The best Christmas show
Whew! That was one long Yuletide season — ending only during last Sunday’s Feast of the Epiphany.
But way before the start of the dawn masses (simbang gabi), members of both print and TV media were already having a merry time listing down the Christmas movies even from decades past.
What? No listing for television?
The reason is obvious. On TV, you are only as good as your last episode.
But wait. With the changing entertainment landscape — with TV being the medium of the moment — hit television drama series both on Channels 2 and 7 are already being sold on DVD today.
One Maalaala Mo Kaya feature that deserves to be immortalized on DVD for future generations is its Stroller episode that was aired last Dec. 24. It has a lot of Christmas touch to it and even shares a cornucopia of insights on life and adoption.
The story of Stroller revolves around a middle-class family with Tommy Abuel and Coney Reyes as a couple with grown and responsible children.
While they have nothing to complain about their kids, Coney begins hurting because her brood seems to be flying out the coop in succession. While they all still live in the family home, it is obvious that Tommy and Coney will soon be ending up with an empty nest.
And then via the Share-a-Home program of the Department of Social Welfare and Development (DSWD), they had a baby girl spending the holiday season with them. Conceptualized in the mid-’70s, this project enabled the family to keep the infant with them for a few weeks.
The children, however, didn’t want to part with the little bundle of joy anymore — an idea opposed by Coney, who had valid reasons: She couldn’t imagine herself changing diapers again after having done that chore for her children. Maybe it would have been different had the girl been her own grandchild. What about rearing the kid and molding her to become a good citizen of this world?
That’s lesson No. 1: Mothers know best and taking in a child from an institution is not like buying a hamster from the pet shop. You don’t only feed this young human being. There are other responsibilities attached to parenting and today’s young generation should be told that to avoid unwanted pregnancy.
Coney didn’t want the baby in their care because she didn’t want to get attached to the child, who would — like her own kids — grow up and leave the nest.
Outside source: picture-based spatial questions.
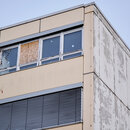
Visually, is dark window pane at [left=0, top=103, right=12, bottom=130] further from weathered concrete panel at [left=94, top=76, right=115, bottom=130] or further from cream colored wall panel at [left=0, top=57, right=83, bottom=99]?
weathered concrete panel at [left=94, top=76, right=115, bottom=130]

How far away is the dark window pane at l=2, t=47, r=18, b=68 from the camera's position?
22984 mm

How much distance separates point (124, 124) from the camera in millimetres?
22375

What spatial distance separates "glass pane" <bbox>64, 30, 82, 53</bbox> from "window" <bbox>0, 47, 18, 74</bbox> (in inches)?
111

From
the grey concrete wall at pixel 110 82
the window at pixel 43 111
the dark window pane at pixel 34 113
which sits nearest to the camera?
the window at pixel 43 111

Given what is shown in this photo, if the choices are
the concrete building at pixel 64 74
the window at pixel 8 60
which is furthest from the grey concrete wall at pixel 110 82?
the window at pixel 8 60

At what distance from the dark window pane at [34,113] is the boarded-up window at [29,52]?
2130mm

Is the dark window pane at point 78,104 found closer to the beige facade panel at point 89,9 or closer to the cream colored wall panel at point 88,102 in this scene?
the cream colored wall panel at point 88,102

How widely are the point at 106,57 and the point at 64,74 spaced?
2.27 metres

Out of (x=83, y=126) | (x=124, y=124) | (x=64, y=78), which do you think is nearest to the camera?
(x=83, y=126)

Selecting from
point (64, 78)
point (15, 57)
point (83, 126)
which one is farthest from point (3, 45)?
point (83, 126)

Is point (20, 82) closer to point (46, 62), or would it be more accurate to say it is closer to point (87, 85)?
point (46, 62)

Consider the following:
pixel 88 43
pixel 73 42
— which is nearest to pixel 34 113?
pixel 73 42

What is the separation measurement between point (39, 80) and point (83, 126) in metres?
3.36

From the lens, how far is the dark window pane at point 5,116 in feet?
70.3
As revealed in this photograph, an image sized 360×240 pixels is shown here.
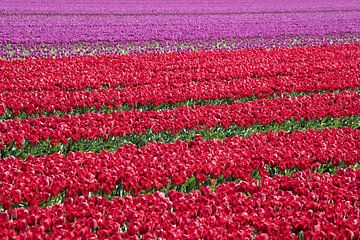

Hubby Tommy points out to her lesson No. 2: That will always be the cycle of human life. You would be such a selfish parent if you try to keep your brood attached to you forever.
As the story progresses, the viewer also discovers the very complicated and taxing steps foster parents have to undergo if they want to follow the legal way of adoption.
And on to lesson No. 3: Let us not be quick to judge parents who decide to give away their children. They are not necessarily bad and irresponsible parents. The mother of the baby being adopted by Coney’s family was a loving mom, except that extreme poverty and illness forced her to give up the child — even if a great part of her died with that decision.
Another valuable lesson imparted in Stroller is Coney’s attempt to give the child’s mother a livelihood — and not dole-outs. Do not give the poor fish, but teach them how to fish.
Stroller is layered and the lessons it tries to share are innumerable — perhaps more than the calories you gained in your last noche buena feast.
This episode even goes into little details — like you cannot hide the truth forever even from young children. When their adopted kid gets to school age, she realizes early on that she is different from the other children in the family. While all of them are fair, her skin tone is several shades darker than the rest. Even at such tender age, she becomes aware that she is not like the others.
At one point, the child rebels, but she realizes that with all the love, affection, kindness and understanding her adoptive family showers on her, she knows she is in a better situation there than with her own biological mother. She proves to be a wise and grateful child after all.
Now 15 years old, she happily turned out to be a loving daughter — appreciative of all the benefits she enjoyed living with her foster family.
We can only hope that she and her folks are fine as you read this because the setting is in Cagayan de Oro. This episode we can imagine was done prior to Typhoon Sendong.
The Lord surely must be protecting them because they are a very prayerful family with the proper Christian values.
Aired at the peak of that season of supposed joy — but despair for the people of Mindanao, the Stroller episode of Maalaala Mo Kaya is like a Christmas tree trimmed with valuable lessons that we may apply in life at any other time of the year and not necessarily just during Yuletide.